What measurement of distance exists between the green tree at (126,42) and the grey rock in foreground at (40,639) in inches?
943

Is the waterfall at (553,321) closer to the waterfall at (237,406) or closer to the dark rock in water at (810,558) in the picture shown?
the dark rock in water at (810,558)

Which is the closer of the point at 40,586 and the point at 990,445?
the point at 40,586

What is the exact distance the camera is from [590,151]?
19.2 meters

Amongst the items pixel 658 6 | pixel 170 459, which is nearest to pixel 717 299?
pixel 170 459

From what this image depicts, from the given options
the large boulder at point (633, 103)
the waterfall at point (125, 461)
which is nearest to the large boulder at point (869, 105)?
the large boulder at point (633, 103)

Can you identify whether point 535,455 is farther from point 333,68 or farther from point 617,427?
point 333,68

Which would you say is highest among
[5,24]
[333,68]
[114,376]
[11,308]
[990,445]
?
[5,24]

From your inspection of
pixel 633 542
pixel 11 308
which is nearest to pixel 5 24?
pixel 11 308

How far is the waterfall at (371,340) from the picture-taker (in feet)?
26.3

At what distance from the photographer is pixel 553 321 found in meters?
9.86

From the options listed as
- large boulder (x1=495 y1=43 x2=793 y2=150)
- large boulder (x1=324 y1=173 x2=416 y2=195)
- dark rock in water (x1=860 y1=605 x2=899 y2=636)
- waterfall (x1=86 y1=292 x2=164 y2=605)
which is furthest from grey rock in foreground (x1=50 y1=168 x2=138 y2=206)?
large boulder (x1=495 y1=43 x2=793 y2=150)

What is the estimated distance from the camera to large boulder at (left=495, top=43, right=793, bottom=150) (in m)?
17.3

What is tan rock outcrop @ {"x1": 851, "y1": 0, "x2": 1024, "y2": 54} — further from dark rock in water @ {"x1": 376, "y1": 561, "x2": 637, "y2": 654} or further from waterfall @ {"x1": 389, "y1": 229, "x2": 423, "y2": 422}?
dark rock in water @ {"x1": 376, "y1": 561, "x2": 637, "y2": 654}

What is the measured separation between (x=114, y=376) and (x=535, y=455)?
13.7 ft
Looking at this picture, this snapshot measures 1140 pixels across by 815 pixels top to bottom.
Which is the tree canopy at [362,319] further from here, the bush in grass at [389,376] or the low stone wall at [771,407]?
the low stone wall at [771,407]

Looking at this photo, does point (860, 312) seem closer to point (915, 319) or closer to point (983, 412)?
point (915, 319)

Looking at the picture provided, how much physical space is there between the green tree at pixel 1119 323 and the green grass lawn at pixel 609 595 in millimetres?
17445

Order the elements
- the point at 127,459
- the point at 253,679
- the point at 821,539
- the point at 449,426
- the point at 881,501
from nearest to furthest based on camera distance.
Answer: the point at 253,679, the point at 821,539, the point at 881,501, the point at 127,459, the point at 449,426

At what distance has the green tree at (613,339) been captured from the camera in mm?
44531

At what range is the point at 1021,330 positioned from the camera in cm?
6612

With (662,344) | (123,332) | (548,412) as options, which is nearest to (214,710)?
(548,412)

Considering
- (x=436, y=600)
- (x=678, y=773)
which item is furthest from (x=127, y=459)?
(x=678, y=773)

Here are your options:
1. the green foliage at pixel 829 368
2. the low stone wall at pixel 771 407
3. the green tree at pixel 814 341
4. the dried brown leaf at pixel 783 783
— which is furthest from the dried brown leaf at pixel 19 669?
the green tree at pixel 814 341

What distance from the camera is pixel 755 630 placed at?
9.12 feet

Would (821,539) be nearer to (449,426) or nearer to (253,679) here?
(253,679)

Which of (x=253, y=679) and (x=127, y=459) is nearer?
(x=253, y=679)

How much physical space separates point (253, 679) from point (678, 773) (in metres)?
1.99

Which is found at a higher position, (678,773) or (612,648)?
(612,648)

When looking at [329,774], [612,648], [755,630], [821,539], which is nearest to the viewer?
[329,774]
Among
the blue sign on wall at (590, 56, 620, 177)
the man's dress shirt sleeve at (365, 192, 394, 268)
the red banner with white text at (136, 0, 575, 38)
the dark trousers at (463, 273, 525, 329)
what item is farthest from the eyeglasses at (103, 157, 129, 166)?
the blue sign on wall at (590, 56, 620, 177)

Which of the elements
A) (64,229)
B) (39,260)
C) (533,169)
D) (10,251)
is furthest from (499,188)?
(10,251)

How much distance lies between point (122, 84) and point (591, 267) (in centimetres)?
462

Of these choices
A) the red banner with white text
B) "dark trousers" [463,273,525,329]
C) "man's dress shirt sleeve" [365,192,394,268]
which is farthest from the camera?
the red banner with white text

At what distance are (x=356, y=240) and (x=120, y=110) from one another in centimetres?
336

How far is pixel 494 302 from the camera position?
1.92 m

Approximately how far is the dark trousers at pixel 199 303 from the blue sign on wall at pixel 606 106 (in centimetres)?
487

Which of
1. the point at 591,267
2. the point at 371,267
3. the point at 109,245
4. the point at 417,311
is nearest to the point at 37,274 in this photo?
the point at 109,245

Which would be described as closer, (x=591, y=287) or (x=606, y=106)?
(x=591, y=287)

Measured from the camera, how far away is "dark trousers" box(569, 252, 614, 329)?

*WHAT THE EXERCISE ASKS*
Edit the records above so that every "tan rock outcrop" reads "sandstone ledge", and give them back with nothing else altered.

*TASK RESULT*
What measurement of distance exists between the green tree at (126,42) and the grey rock in foreground at (40,639) in inches?
943

Is the waterfall at (553,321) closer to the waterfall at (237,406) or closer to the dark rock in water at (810,558) in the picture shown?
the dark rock in water at (810,558)

Which is the closer of the point at 40,586 and the point at 990,445?
the point at 40,586

What is the exact distance the camera is from [590,151]?
19.2 meters

Amongst the items pixel 658 6 | pixel 170 459, which is nearest to pixel 717 299?
pixel 170 459

From what this image depicts, from the given options
the large boulder at point (633, 103)
the waterfall at point (125, 461)
which is nearest to the large boulder at point (869, 105)?
the large boulder at point (633, 103)

Can you identify whether point 535,455 is farther from point 333,68 or farther from point 617,427?
point 333,68

Which would you say is highest among
[5,24]
[333,68]
[114,376]
[11,308]
[990,445]
?
[5,24]

From your inspection of
pixel 633 542
pixel 11 308
which is nearest to pixel 5 24?
pixel 11 308

How far is the waterfall at (371,340) from the picture-taker (in feet)?
26.3

At what distance from the photographer is pixel 553 321 found in meters?
9.86

From the options listed as
- large boulder (x1=495 y1=43 x2=793 y2=150)
- large boulder (x1=324 y1=173 x2=416 y2=195)
- dark rock in water (x1=860 y1=605 x2=899 y2=636)
- waterfall (x1=86 y1=292 x2=164 y2=605)
which is furthest from grey rock in foreground (x1=50 y1=168 x2=138 y2=206)?
large boulder (x1=495 y1=43 x2=793 y2=150)

What is the estimated distance from the camera to large boulder at (left=495, top=43, right=793, bottom=150) (in m)?
17.3

What is sandstone ledge @ {"x1": 851, "y1": 0, "x2": 1024, "y2": 54} — further from dark rock in water @ {"x1": 376, "y1": 561, "x2": 637, "y2": 654} or further from waterfall @ {"x1": 389, "y1": 229, "x2": 423, "y2": 422}?
dark rock in water @ {"x1": 376, "y1": 561, "x2": 637, "y2": 654}

What is the measured separation between (x=114, y=376) and (x=535, y=455)?
13.7 ft
Looking at this picture, this snapshot measures 1140 pixels across by 815 pixels top to bottom.
Which is the tree canopy at [362,319] further from here, the bush in grass at [389,376] or the low stone wall at [771,407]?
the low stone wall at [771,407]

Looking at this photo, does point (860, 312) seem closer to point (915, 319) or closer to point (983, 412)?
point (915, 319)

Looking at the picture provided, how much physical space is there between the green tree at pixel 1119 323 and the green grass lawn at pixel 609 595 in millimetres?
17445

Order the elements
- the point at 127,459
- the point at 253,679
- the point at 821,539
- the point at 449,426
- the point at 881,501
from nearest to furthest based on camera distance.
Answer: the point at 253,679, the point at 821,539, the point at 881,501, the point at 127,459, the point at 449,426

At what distance has the green tree at (613,339) been captured from the camera in mm?
44531

At what range is the point at 1021,330 positioned from the camera in cm?
6612

With (662,344) | (123,332) | (548,412) as options, which is nearest to (214,710)?
(548,412)

Considering
- (x=436, y=600)
- (x=678, y=773)
which item is furthest from (x=127, y=459)?
(x=678, y=773)

Here are your options:
1. the green foliage at pixel 829 368
2. the low stone wall at pixel 771 407
3. the green tree at pixel 814 341
4. the dried brown leaf at pixel 783 783
— which is furthest from the dried brown leaf at pixel 19 669?
the green tree at pixel 814 341

What distance from the camera is pixel 755 630 placed at?
9.12 feet

Would (821,539) be nearer to (449,426) or nearer to (253,679) here?
(253,679)

Which of (x=253, y=679) and (x=127, y=459) is nearer?
(x=253, y=679)

How much physical space separates point (253, 679) from point (678, 773) (in metres)?
1.99

Which is found at a higher position, (678,773) or (612,648)?
(612,648)

When looking at [329,774], [612,648], [755,630], [821,539], which is nearest to the viewer?
[329,774]
Among
the blue sign on wall at (590, 56, 620, 177)
the man's dress shirt sleeve at (365, 192, 394, 268)
the red banner with white text at (136, 0, 575, 38)
the dark trousers at (463, 273, 525, 329)
what item is farthest from the eyeglasses at (103, 157, 129, 166)?
the blue sign on wall at (590, 56, 620, 177)

Which of the elements
A) (64,229)
B) (39,260)
C) (533,169)
D) (10,251)
is furthest from (499,188)?
(10,251)

How much distance lies between point (122, 84) and point (591, 267) (in centimetres)?
462

Of these choices
A) the red banner with white text
B) "dark trousers" [463,273,525,329]
C) "man's dress shirt sleeve" [365,192,394,268]
which is farthest from the camera?
the red banner with white text

At what distance are (x=356, y=240) and (x=120, y=110) from one another in centimetres?
336

How far is pixel 494 302 from the camera position?
1.92 m

Approximately how far is the dark trousers at pixel 199 303 from the blue sign on wall at pixel 606 106 (in centimetres)?
487

Which of
1. the point at 591,267
2. the point at 371,267
3. the point at 109,245
4. the point at 417,311
is nearest to the point at 37,274 in this photo?
the point at 109,245

Which would be described as closer, (x=591, y=287) or (x=606, y=106)?
(x=591, y=287)

Measured from the camera, how far away is "dark trousers" box(569, 252, 614, 329)?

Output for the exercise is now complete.